Exercise data »
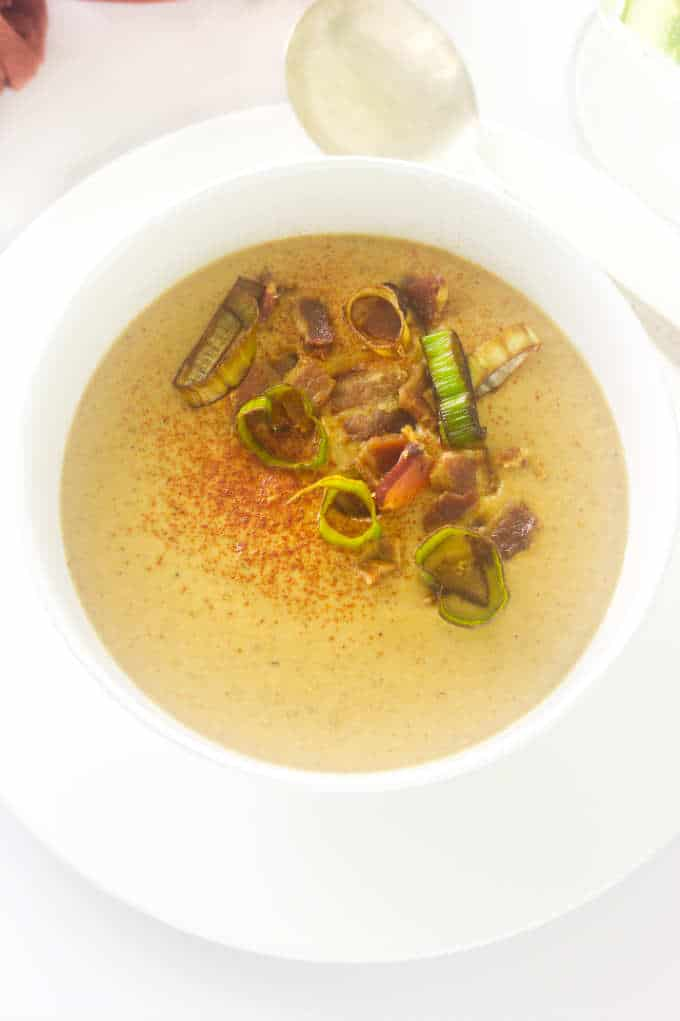 Overhead view of roasted cauliflower soup garnished with paprika, bacon bits and crisp fried leek rings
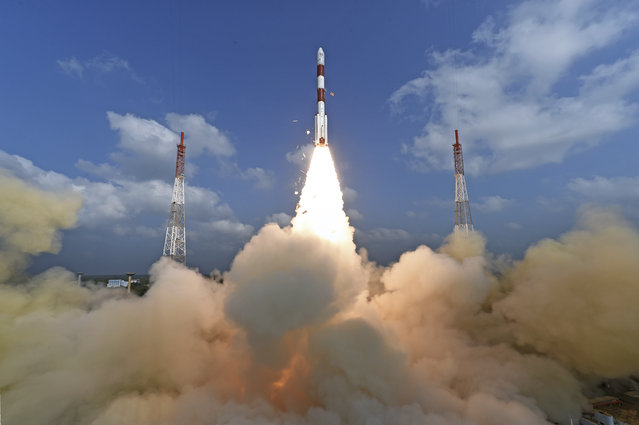 This photograph released by Indian Space Research Organization shows its polar satellite launch vehicle lifting off from a launch pad at the Satish Dhawan Space Centre in Sriharikota, India, Wednesday, February 15, 2017. India's space agency said it successfully launched more than 100 foreign nano satellites into orbit Wednesday aboard a single rocket.(Photo by Indian Space Research Organization via AP Photo)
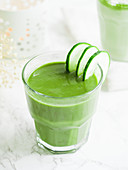 Green smoothie with cucumber slices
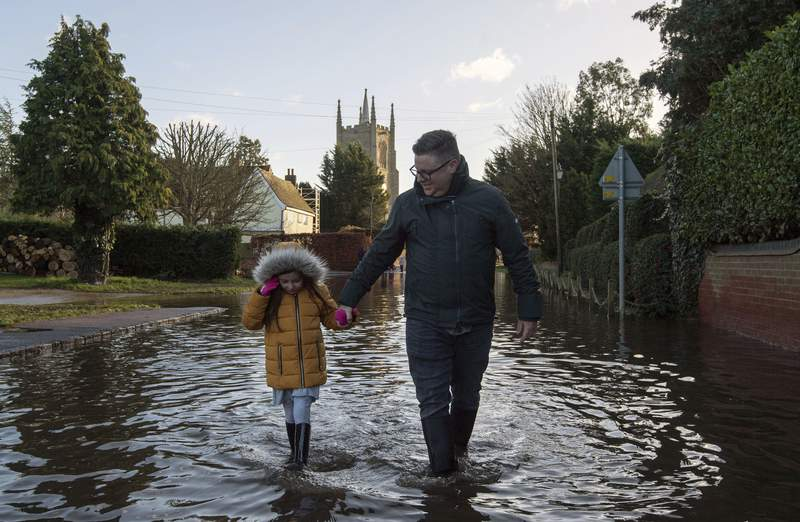 A man and girl walk through the flood water, in Great Barford, in Bedfordshire, England, Sunday, Dec. 27, 2020. Hurricane-force winds reaching up to 106 miles per hour (170 kph) and rainstorms battered parts of Britain, disrupting train services and stranding drivers in floodwaters. The Isle of Wight saw Storm Bellas strongest winds at 106mph, while parts of the south coast of England and north Wales also saw gusts of around 80mph (129 kph). (Joe Giddens/PA via AP)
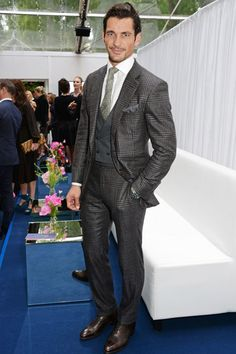 David Gandy in a Tom Ford suit with contrasting waistcoat. Featured as one of the best-dressed men on the red carpet of Glamour's Women of the Year Awards in GQ-UK.  London, June 2014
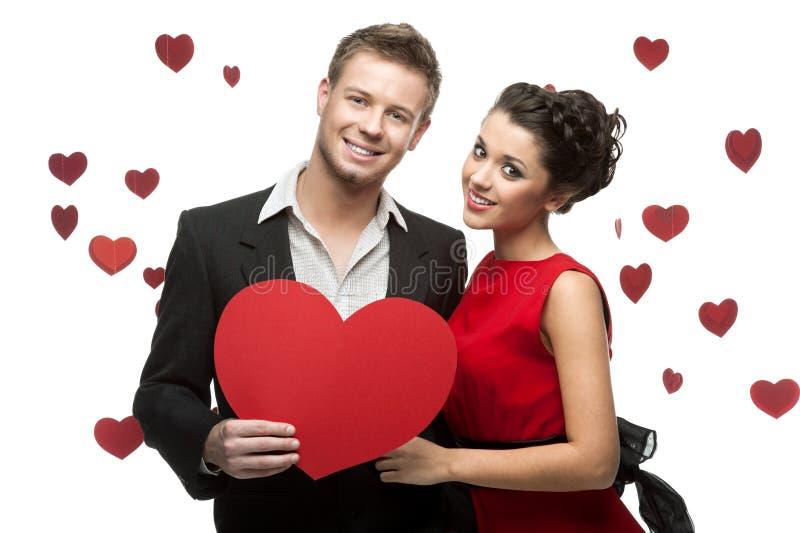 La jeune fixation de couples signent dedans la forme du coeur rouge photos stock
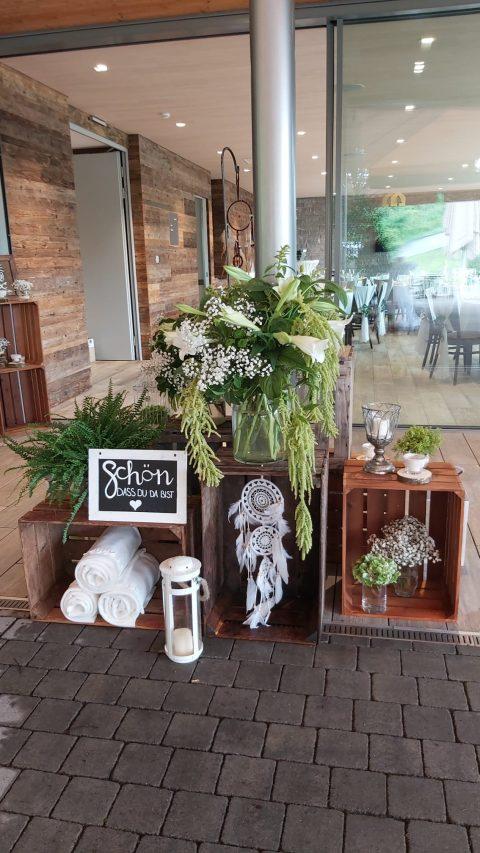 Weisse Blumen, viel Grün, Kerzen und ein Traumfänger heissen die Gäste willkommen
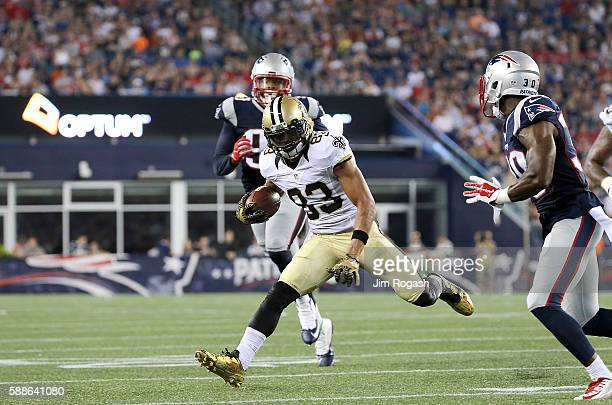 Willie Snead of the New Orleans Saints gains yards against the New England Patriots during a preseason game at Gillette Stadium on August 11 2016 in...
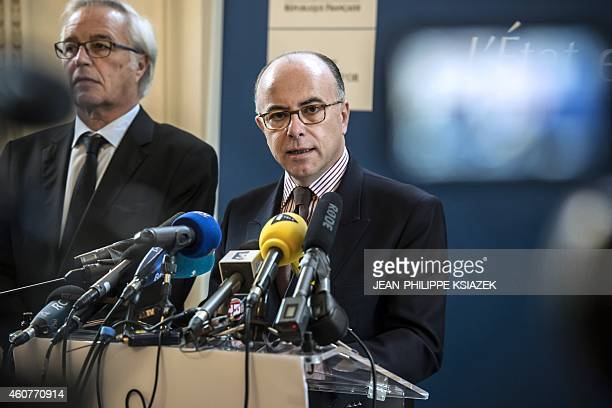 French Interoir Minister Bernard Cazeneuve gives a press conference in the Dijon prefecture eastern France on December 22 2014 a day after people...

Directions » Any picture in the data is to be skipped, while each line is returned exactly as written.

Worked solution »
 Overhead view of roasted cauliflower soup garnished with paprika, bacon bits and crisp fried leek rings
 This photograph released by Indian Space Research Organization shows its polar satellite launch vehicle lifting off from a launch pad at the Satish Dhawan Space Centre in Sriharikota, India, Wednesday, February 15, 2017. India's space agency said it successfully launched more than 100 foreign nano satellites into orbit Wednesday aboard a single rocket.(Photo by Indian Space Research Organization via AP Photo)
 Green smoothie with cucumber slices
 A man and girl walk through the flood water, in Great Barford, in Bedfordshire, England, Sunday, Dec. 27, 2020. Hurricane-force winds reaching up to 106 miles per hour (170 kph) and rainstorms battered parts of Britain, disrupting train services and stranding drivers in floodwaters. The Isle of Wight saw Storm Bellas strongest winds at 106mph, while parts of the south coast of England and north Wales also saw gusts of around 80mph (129 kph). (Joe Giddens/PA via AP)
 David Gandy in a Tom Ford suit with contrasting waistcoat. Featured as one of the best-dressed men on the red carpet of Glamour's Women of the Year Awards in GQ-UK.  London, June 2014
 La jeune fixation de couples signent dedans la forme du coeur rouge photos stock
 Weisse Blumen, viel Grün, Kerzen und ein Traumfänger heissen die Gäste willkommen
 Willie Snead of the New Orleans Saints gains yards against the New England Patriots during a preseason game at Gillette Stadium on August 11 2016 in...
 French Interoir Minister Bernard Cazeneuve gives a press conference in the Dijon prefecture eastern France on December 22 2014 a day after people...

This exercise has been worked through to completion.